_DIRECTION_
Turn the lines of the entries below into a Markdown table with the columns "No." and "Text", skipping blank lines. Begin at the line containing "Among these —" and stop after the last line of the entries.

* START RECORDS FOR THIS EXERCISE *

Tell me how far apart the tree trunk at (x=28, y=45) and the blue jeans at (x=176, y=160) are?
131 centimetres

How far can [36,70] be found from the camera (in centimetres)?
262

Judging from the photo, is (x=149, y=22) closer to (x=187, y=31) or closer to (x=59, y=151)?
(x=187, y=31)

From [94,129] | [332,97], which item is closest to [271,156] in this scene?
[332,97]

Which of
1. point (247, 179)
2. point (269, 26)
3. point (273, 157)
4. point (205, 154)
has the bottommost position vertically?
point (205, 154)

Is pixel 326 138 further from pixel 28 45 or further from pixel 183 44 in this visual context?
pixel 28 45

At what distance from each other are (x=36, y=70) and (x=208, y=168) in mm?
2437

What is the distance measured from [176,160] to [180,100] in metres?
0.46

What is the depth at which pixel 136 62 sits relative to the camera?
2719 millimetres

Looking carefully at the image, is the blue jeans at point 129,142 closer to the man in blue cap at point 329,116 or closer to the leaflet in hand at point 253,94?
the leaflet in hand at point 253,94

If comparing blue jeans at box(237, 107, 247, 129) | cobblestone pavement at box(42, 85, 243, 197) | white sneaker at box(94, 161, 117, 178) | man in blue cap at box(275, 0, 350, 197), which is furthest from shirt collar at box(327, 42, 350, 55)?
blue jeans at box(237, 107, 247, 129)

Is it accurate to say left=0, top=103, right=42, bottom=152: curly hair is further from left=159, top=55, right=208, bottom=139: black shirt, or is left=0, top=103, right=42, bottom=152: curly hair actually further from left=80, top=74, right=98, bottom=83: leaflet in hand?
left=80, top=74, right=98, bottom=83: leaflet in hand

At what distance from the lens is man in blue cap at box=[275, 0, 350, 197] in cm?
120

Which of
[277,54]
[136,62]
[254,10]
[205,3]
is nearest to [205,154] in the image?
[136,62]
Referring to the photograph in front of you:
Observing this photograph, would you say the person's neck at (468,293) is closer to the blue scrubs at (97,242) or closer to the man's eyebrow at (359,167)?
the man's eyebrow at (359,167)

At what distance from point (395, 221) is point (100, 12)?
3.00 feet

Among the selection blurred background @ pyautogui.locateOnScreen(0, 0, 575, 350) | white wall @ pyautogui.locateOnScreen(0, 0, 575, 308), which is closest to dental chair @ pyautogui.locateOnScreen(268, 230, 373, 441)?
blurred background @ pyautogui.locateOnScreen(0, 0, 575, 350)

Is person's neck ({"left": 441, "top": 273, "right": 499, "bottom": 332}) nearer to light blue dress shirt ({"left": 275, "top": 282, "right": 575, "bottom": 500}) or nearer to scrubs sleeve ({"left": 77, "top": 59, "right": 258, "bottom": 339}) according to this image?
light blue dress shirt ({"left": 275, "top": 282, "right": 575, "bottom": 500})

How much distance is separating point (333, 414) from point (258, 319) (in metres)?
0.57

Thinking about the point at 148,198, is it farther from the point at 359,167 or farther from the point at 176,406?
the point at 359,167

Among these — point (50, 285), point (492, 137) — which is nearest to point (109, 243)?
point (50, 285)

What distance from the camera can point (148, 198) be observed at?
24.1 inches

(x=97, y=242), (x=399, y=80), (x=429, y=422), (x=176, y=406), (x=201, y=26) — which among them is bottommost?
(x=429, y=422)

* END RECORDS FOR THIS EXERCISE *

_EXERCISE OUTPUT_
| No. | Text |
|---|---|
| 1 | Among these — point (50, 285), point (492, 137) — which is nearest to point (109, 243)? |
| 2 | point (50, 285) |
| 3 | What distance from the camera can point (148, 198) be observed at? |
| 4 | 24.1 inches |
| 5 | (x=97, y=242), (x=399, y=80), (x=429, y=422), (x=176, y=406), (x=201, y=26) — which among them is bottommost? |
| 6 | (x=429, y=422) |